Work to complete
Search the data below for "Fraction" and report how many lines contain it, with no other text.

[Opening Data for analysis section]

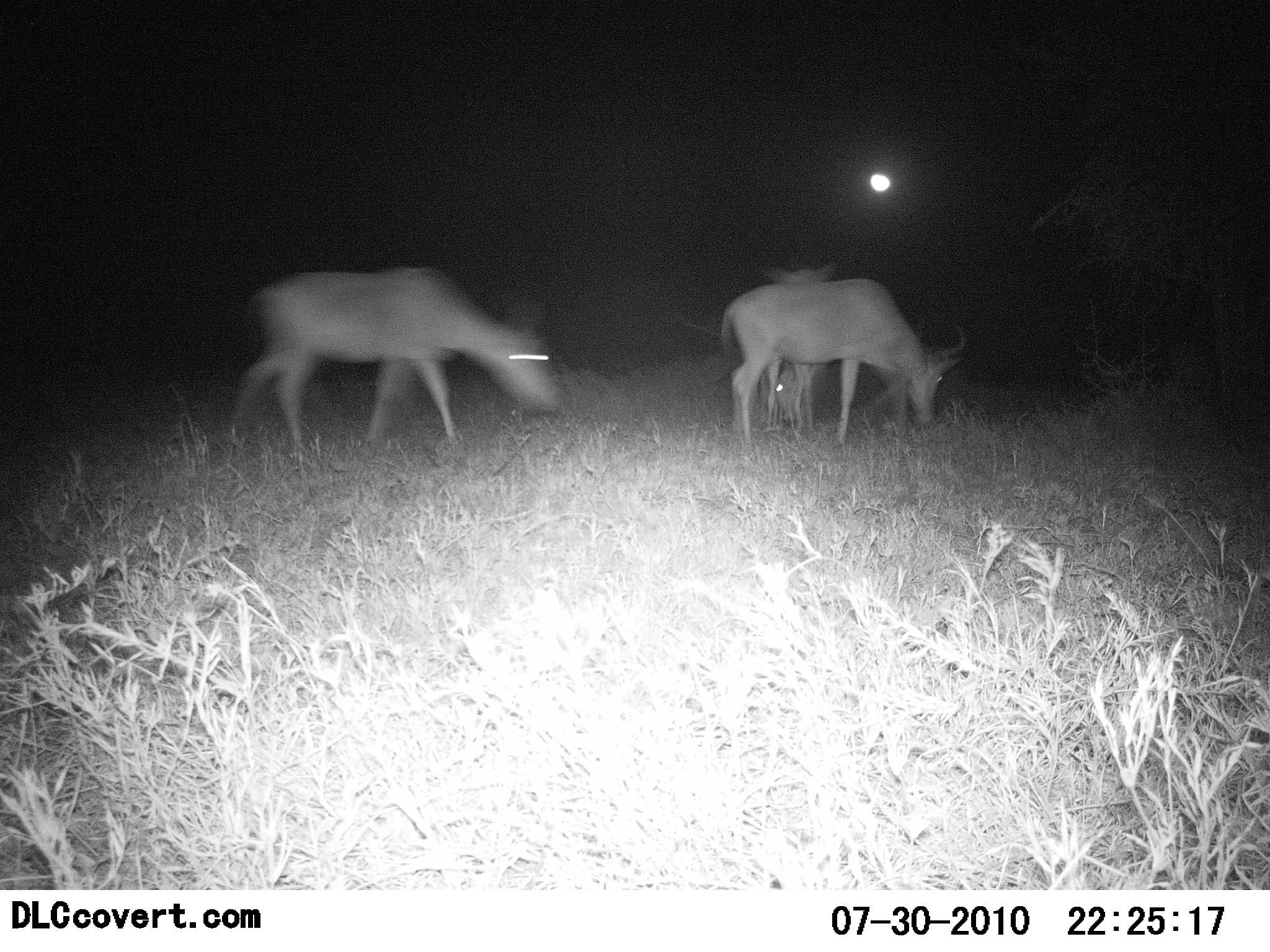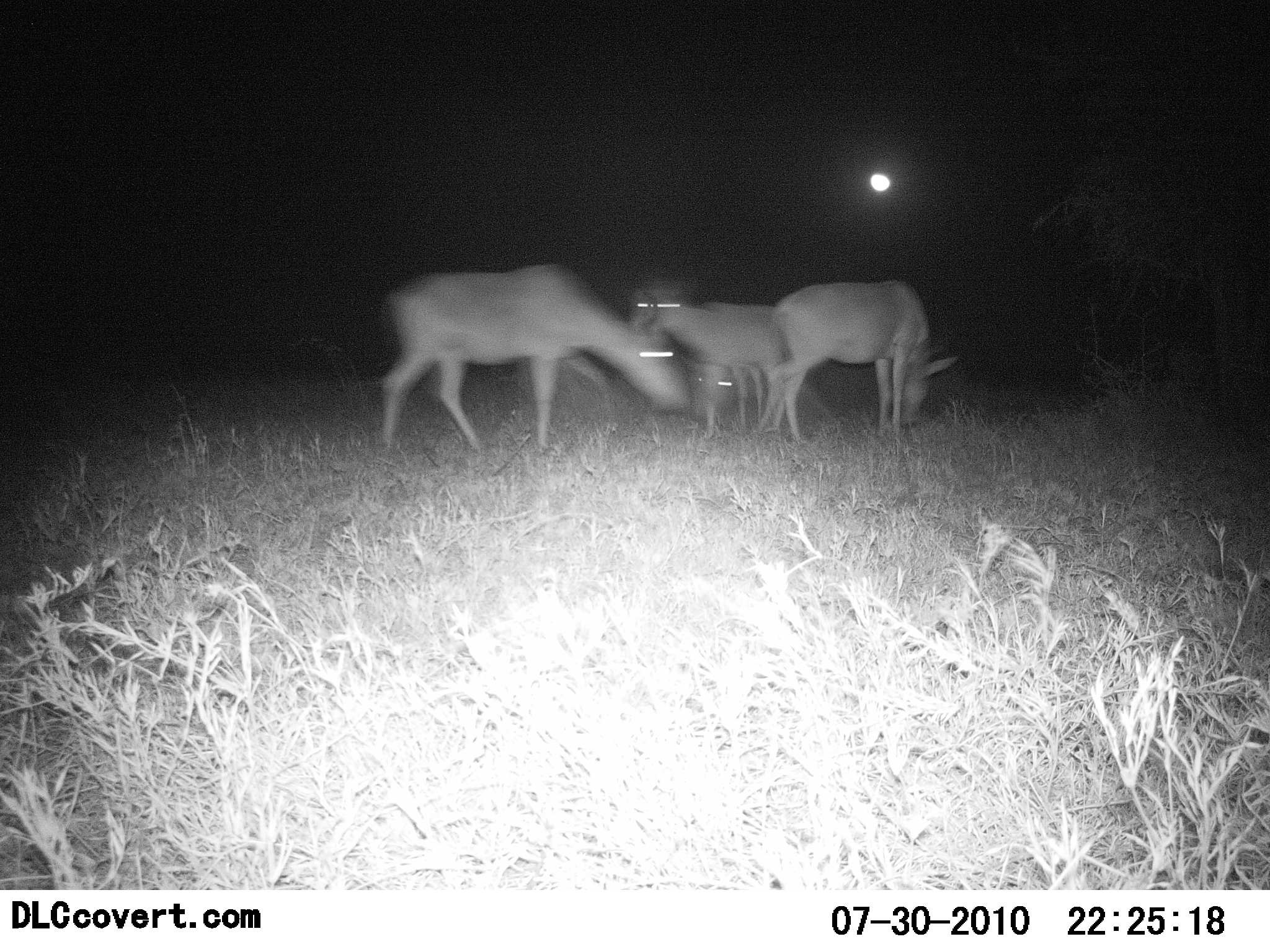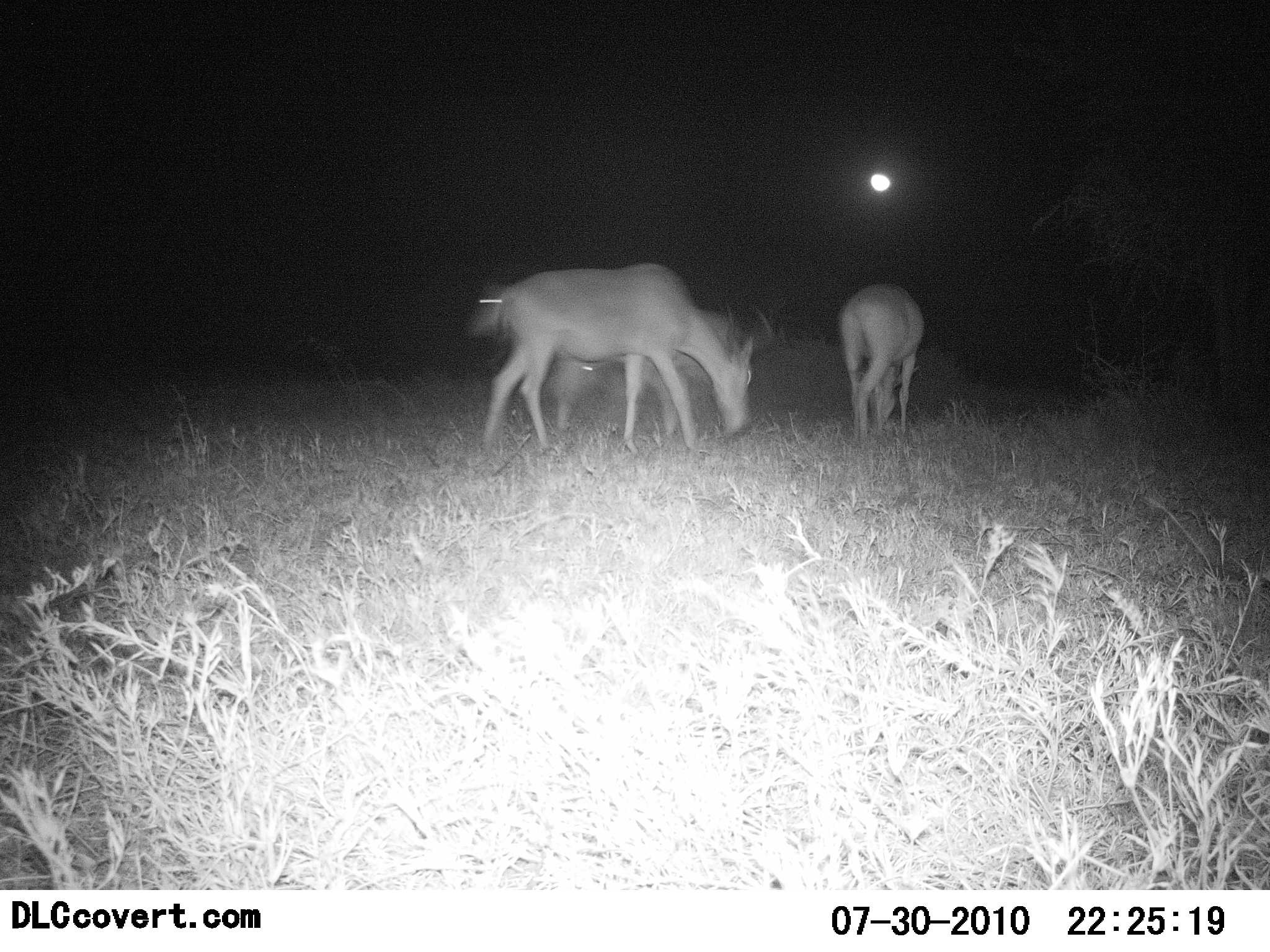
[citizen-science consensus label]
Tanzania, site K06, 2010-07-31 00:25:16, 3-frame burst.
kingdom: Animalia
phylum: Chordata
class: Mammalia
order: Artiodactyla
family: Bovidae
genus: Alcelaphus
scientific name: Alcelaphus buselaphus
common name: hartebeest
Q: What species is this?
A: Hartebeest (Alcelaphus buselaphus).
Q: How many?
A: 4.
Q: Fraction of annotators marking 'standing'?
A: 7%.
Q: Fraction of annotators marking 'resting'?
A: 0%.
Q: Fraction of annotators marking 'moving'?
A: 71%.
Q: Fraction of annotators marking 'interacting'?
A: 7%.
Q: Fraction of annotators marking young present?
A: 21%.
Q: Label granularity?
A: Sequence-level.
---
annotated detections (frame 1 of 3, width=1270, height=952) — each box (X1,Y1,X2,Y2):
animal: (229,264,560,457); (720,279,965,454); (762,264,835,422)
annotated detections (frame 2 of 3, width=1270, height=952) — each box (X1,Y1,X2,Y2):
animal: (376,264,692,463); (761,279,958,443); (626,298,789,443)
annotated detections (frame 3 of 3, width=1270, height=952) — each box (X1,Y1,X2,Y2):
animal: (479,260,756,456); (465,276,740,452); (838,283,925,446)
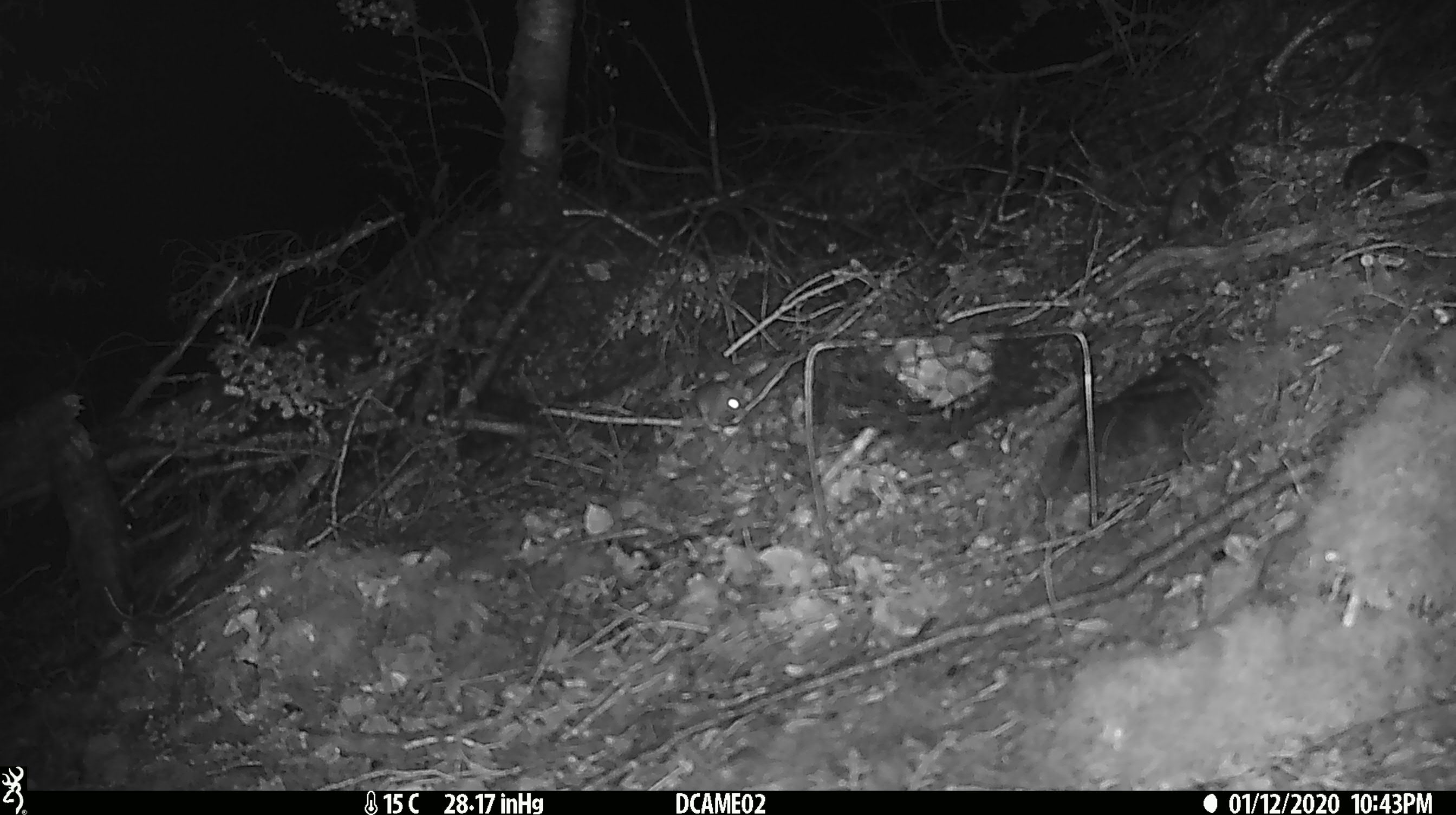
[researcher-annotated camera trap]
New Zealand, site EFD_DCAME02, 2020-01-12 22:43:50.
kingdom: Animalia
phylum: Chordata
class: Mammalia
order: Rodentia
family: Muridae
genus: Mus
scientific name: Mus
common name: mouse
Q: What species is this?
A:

[Closing Data for analysis section]

Result of the exercise
5